• **SELECTED PASSAGE**
····················

Cancer Therapy, chaired by Dr. Gladys Block (University of California-Berkeley)

Dr. Michael Gould (University of Wisconsin-Madison) continued the theme of cancer chemoprevention by vegetables and fruits, especially chemicals called mono-terpenes from citrus peel. By weight, 95% of the oil in an orange peel is a monoterpene called limonene, which is now being evaluated as a cancer therapeutic agent in the initial phase of a clinical trial. Based on positive results as a chemo-preventive and therapeutic agent in animals, another monoterpene—perillyl alcohol—has shown promising results in treating human cancer and is also being assessed in the initial phase of a clinical trial. Dr. Steven Clinton (Ohio State University) reviewed the role of saturated fats, red meat consumption, excess caloric intake, and, possibly, excess calcium (more than 2,000 mg/day) in prostate cancer risk and the factors that may help prevent prostate cancer, such as lycopene in tomatoes, cruciferous vegetables, vitamin E, soy, selenium, and omega-3 fatty acids. Dr. Kedar Prasad (University of Colorado) discussed the biochemical rationale for the use of vitamins C and E combined with standard cancer chemotherapy or radiation, which has resulted in striking tumor cell cytotoxicity in vitro. Some clinical data support this strategy. For example, lung cancer patients who got vitamins C and E and beta-carotene in addition to standard chemotherapy had a better response than those who got only chemotherapy.

Diet and Cardiovascular Diseases (CVD)

CVD Causes and Risk Factors, chaired by Dr. Helmut Sies (Heinrich Heine University)

····················

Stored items
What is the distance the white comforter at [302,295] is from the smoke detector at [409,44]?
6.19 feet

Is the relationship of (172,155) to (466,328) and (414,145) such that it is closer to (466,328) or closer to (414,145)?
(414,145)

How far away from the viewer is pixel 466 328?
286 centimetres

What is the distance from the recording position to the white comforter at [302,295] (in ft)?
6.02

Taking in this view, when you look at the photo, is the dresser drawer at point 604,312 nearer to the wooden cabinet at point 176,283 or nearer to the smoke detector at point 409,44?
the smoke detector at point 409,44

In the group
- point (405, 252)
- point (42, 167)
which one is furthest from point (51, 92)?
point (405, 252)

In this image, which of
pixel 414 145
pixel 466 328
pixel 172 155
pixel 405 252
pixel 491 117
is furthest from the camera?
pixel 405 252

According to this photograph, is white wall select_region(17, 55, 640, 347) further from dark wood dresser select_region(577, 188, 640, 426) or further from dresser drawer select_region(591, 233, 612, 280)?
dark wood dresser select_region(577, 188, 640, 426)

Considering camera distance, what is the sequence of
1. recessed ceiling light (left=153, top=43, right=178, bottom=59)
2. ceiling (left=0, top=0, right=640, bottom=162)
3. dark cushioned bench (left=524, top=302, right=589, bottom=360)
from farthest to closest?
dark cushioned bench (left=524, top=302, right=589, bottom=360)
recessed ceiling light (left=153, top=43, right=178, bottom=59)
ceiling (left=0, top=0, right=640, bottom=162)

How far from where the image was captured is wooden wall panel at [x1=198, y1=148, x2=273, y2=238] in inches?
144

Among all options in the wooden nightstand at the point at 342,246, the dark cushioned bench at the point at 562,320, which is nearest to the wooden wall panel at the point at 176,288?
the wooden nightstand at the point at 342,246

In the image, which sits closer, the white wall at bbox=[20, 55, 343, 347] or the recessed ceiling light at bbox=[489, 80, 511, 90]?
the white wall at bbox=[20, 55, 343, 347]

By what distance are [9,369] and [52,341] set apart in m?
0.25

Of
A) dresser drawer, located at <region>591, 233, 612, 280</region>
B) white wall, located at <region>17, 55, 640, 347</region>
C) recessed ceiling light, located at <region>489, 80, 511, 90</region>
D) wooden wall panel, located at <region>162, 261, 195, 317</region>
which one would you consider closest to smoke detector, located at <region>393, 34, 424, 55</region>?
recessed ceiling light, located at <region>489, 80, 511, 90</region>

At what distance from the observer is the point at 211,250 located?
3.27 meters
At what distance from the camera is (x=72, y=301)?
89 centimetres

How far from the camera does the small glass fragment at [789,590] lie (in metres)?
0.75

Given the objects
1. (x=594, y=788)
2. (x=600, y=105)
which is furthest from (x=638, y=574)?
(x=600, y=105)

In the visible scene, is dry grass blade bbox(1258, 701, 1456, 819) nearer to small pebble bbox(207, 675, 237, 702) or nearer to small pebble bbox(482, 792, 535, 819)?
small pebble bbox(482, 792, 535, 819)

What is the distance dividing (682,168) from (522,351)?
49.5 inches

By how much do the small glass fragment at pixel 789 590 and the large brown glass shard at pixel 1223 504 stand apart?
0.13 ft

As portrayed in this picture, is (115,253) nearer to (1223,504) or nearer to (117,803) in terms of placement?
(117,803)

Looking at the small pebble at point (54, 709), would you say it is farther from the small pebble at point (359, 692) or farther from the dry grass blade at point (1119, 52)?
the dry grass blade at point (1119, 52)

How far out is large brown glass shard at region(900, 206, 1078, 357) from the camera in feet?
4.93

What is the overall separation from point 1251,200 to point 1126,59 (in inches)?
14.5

····················

• **EXERCISE A**
Rewrite the paragraph of the diet and disease passage that begins "Dr. Michael Gould (University of Wisconsin-Madison)" as a shorter list, keeping its main facts.
• **EXERCISE B**
Continue the diet and disease passage from the point where it stops.

• **ANSWER A**
- Dr. Michael Gould (University of Wisconsin-Madison) discussed cancer chemoprevention by vegetables and fruits, especially monoterpenes from citrus peel.
  - Limonene makes up 95% of orange peel oil by weight and is in the initial phase of a clinical trial as a cancer therapeutic agent.
  - Perillyl alcohol worked as a chemopreventive and therapeutic agent in animals. It has shown promise against human cancer and is also in the initial phase of a clinical trial.
- Dr. Steven Clinton (Ohio State University) reviewed prostate cancer risk.
  - Risk factors: saturated fats, red meat, excess calories and possibly excess calcium (more than 2,000 mg/day).
  - Possible preventive factors: lycopene in tomatoes, cruciferous vegetables, vitamin E, soy, selenium and omega-3 fatty acids.
- Dr. Kedar Prasad (University of Colorado) discussed the biochemical rationale for combining vitamins C and E with standard chemotherapy or radiation.
  - In vitro, this combination produced striking tumor cell cytotoxicity.
  - Some clinical data support the approach. Lung cancer patients who received vitamins C and E and beta-carotene with chemotherapy responded better than those who received chemotherapy alone.

• **ANSWER B**
Heart disease is the leading cause of mortality in the United States and may be substantially reduced by not smoking and by lowering cholesterol levels, according to Dr. Ernst Schaefer (Tufts). Other risk factors include elevated lipoprotein(a) and homocysteine levels and genetic predisposition. While antioxidant vitamin trials have not impressively lessened clinical outcomes in CVD patients, restriction of dietary saturated fats and replacement with unsaturated fats have reduced the risk for CVD. Dr. Walter Willett (Harvard) advocated the elimination of trans fats, also called partially hydrogenated vegetable oil or vegetable shortening, from the diet in order to avoid their adverse effects on blood lipids. Trans fats not only increase LDL ("bad") cholesterol, triglyceride, and lipoprotein(a) levels, but also decrease HDL ("good") cholesterol levels, resulting in an increased risk for CVD. The effect of trans fats on LDL/HDL ratios is about twice as bad as that of saturated fats. Trans fats also negatively affect blood vessel function and insulin resistance. Replacing trans fats with mono- and polyunsaturated fats, including omega-3 fatty acids; choosing whole grain foods, ample fruits and vegetables; and food fortification with folic acid may substantially reduce the risk for CVD. Dr. Roland Stocker (Heart Research Institute, Australia) offered the provocative view that while oxidative stress is implicated in CVD, oxidation of lipids may not be the cause of atherosclerosis. Based on animal and other studies, he suggested that lipid oxidation is not directly associated with atherosclerosis. Instead, oxidation of the protein moeity of LDL cholesterol may be more important for atherosclerosis.

CVD Prevention and Treatment by Diet and Supplements, chaired by Dr. Maret Traber (LPI) and Dr. Enrique Cadenas (University of Southern California)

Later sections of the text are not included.